Action item:
Return every line below in which "solar" appears.

Data to use:
◆ ◆ ◆ ◆ ◆
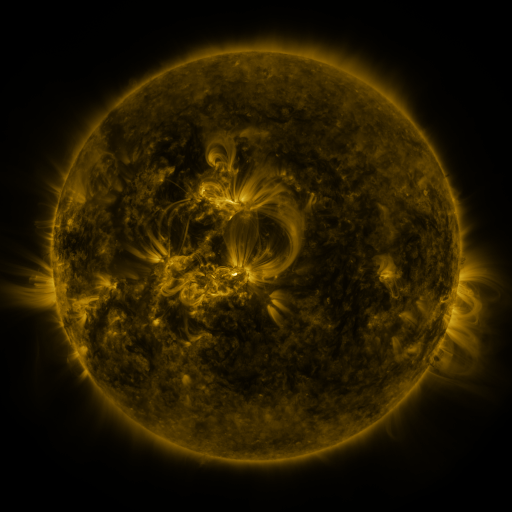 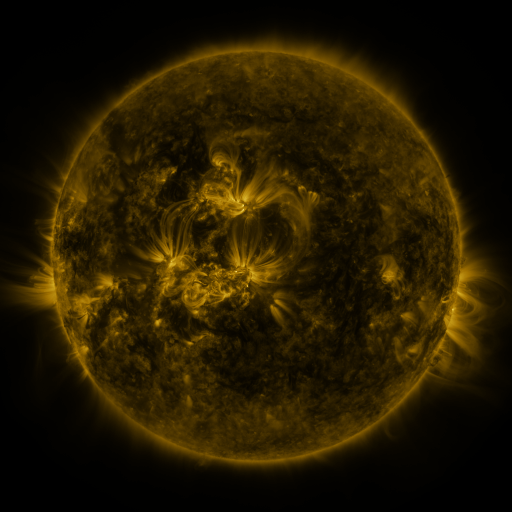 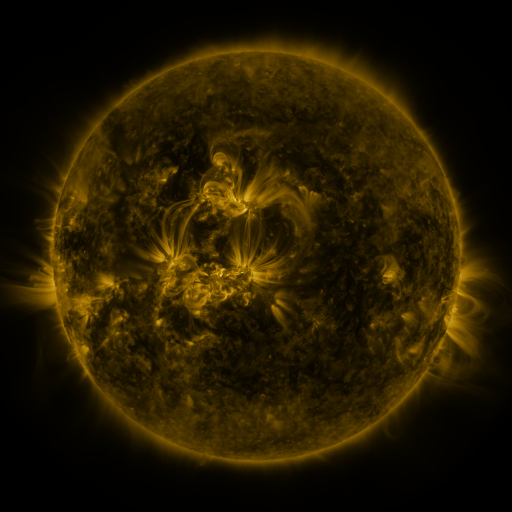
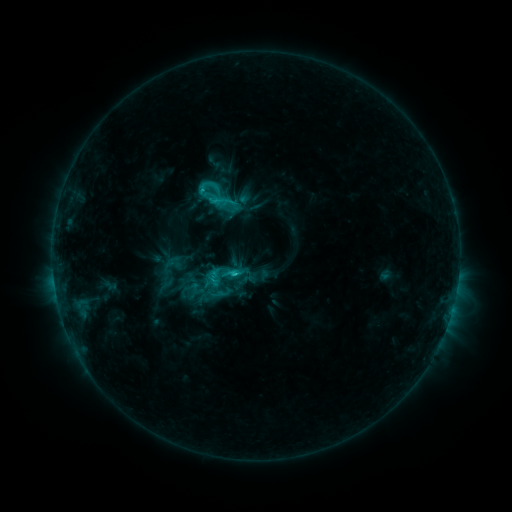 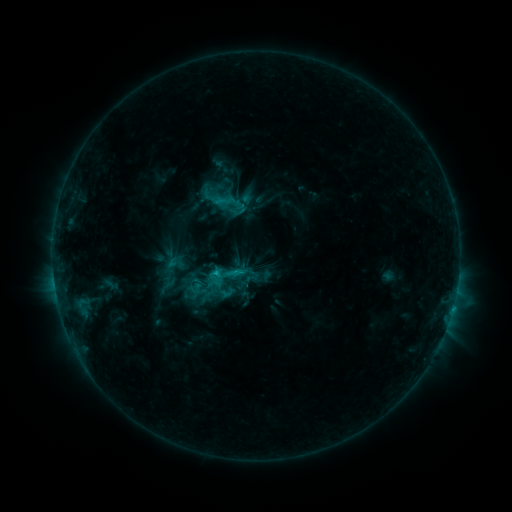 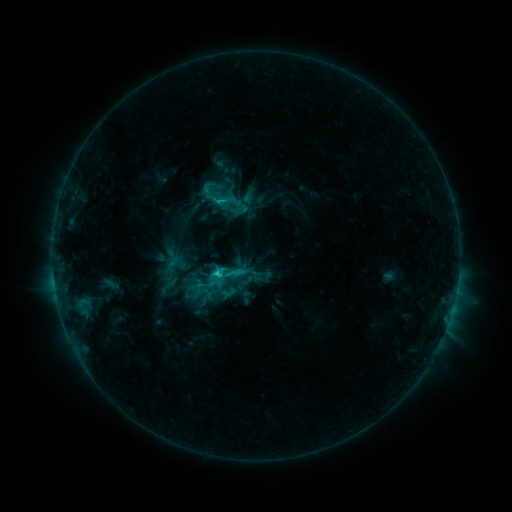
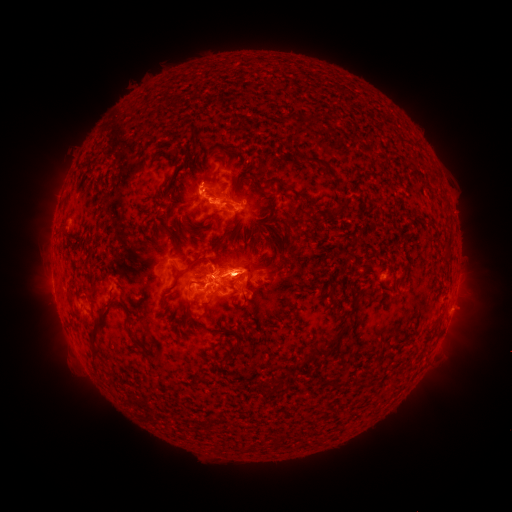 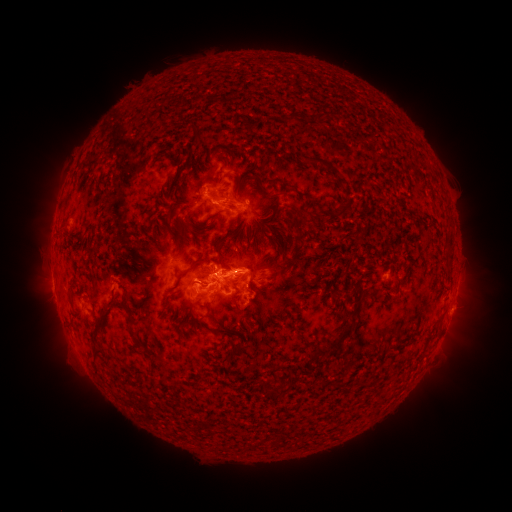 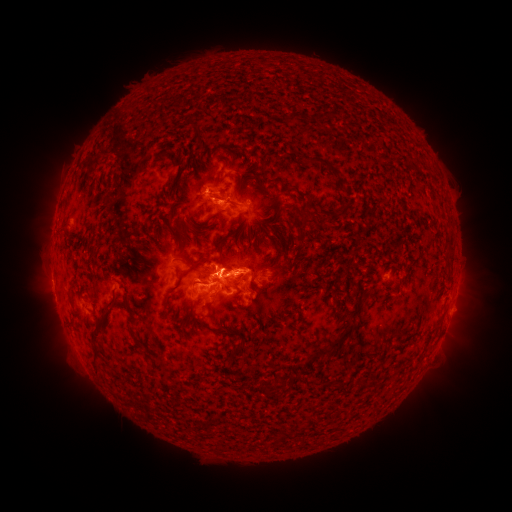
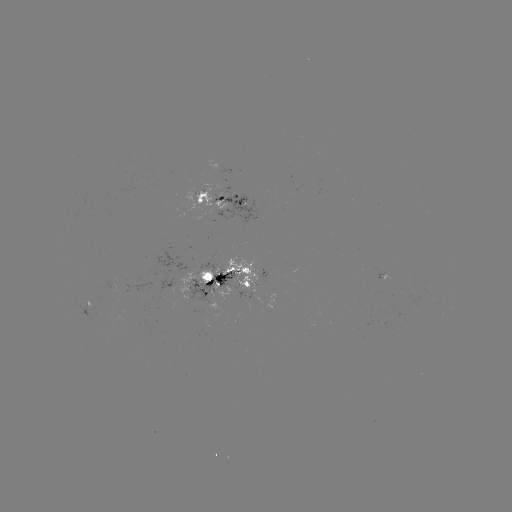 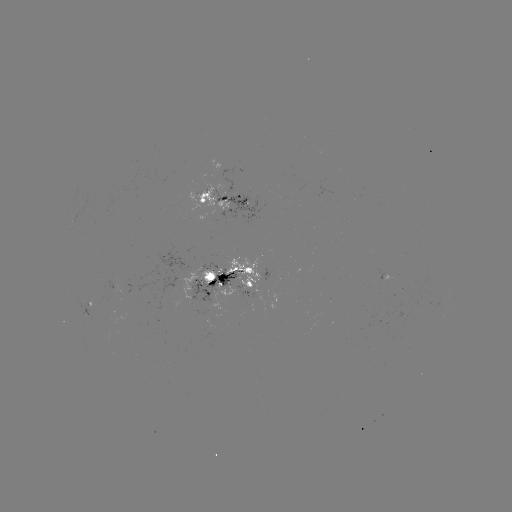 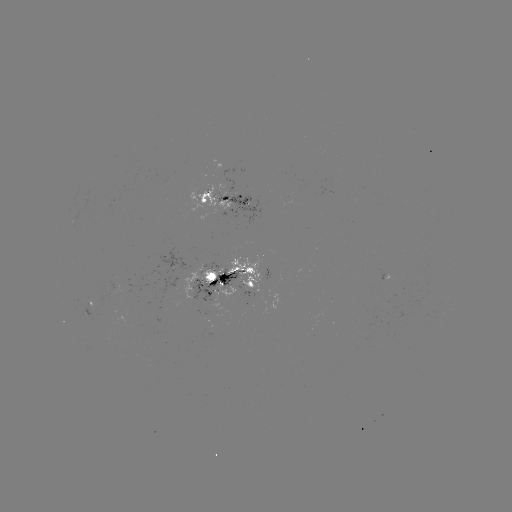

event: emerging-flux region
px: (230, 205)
◆ ◆ ◆ ◆ ◆
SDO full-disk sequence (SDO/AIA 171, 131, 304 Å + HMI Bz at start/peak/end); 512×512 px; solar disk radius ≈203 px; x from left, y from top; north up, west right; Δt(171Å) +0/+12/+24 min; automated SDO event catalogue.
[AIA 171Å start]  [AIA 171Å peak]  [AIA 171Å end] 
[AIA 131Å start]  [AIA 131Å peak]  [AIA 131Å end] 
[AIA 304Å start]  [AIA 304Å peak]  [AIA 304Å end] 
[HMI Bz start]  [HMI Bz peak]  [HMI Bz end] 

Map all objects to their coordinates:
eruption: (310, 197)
◆ ◆ ◆ ◆ ◆
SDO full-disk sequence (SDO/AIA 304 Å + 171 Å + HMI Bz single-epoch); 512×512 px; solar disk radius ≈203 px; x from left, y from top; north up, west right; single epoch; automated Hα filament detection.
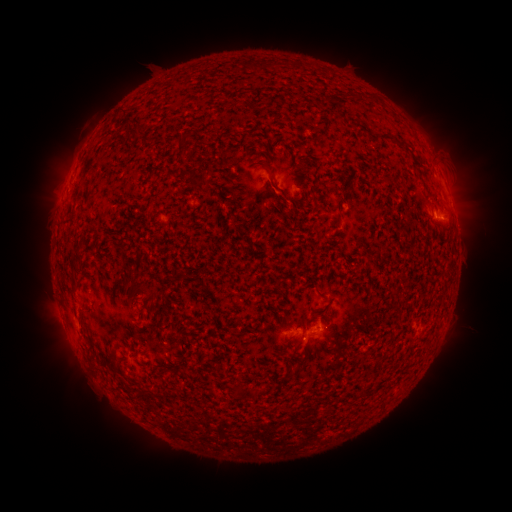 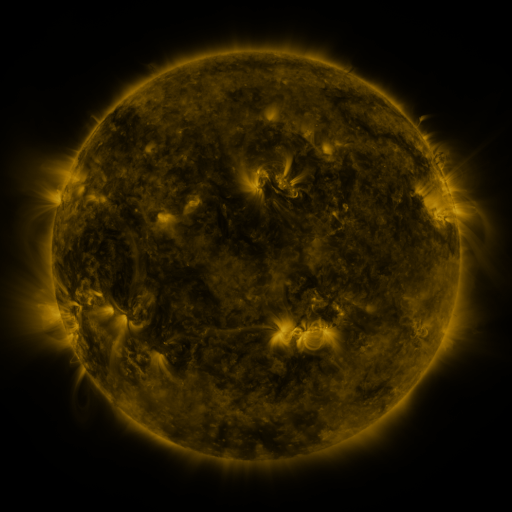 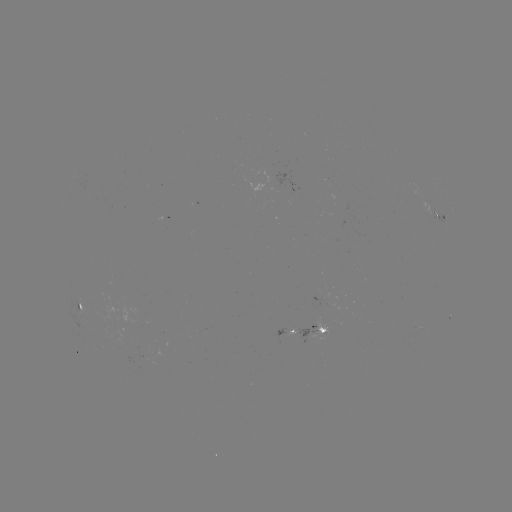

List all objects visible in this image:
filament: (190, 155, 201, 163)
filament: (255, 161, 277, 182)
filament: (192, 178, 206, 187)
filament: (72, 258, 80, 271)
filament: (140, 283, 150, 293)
◆ ◆ ◆ ◆ ◆
Exercise result:
SDO full-disk sequence (SDO/AIA 171, 131, 304 Å + HMI Bz at start/peak/end); 512×512 px; solar disk radius ≈203 px; x from left, y from top; north up, west right; Δt(171Å) +0/+12/+24 min; automated SDO event catalogue.
SDO full-disk sequence (SDO/AIA 304 Å + 171 Å + HMI Bz single-epoch); 512×512 px; solar disk radius ≈203 px; x from left, y from top; north up, west right; single epoch; automated Hα filament detection.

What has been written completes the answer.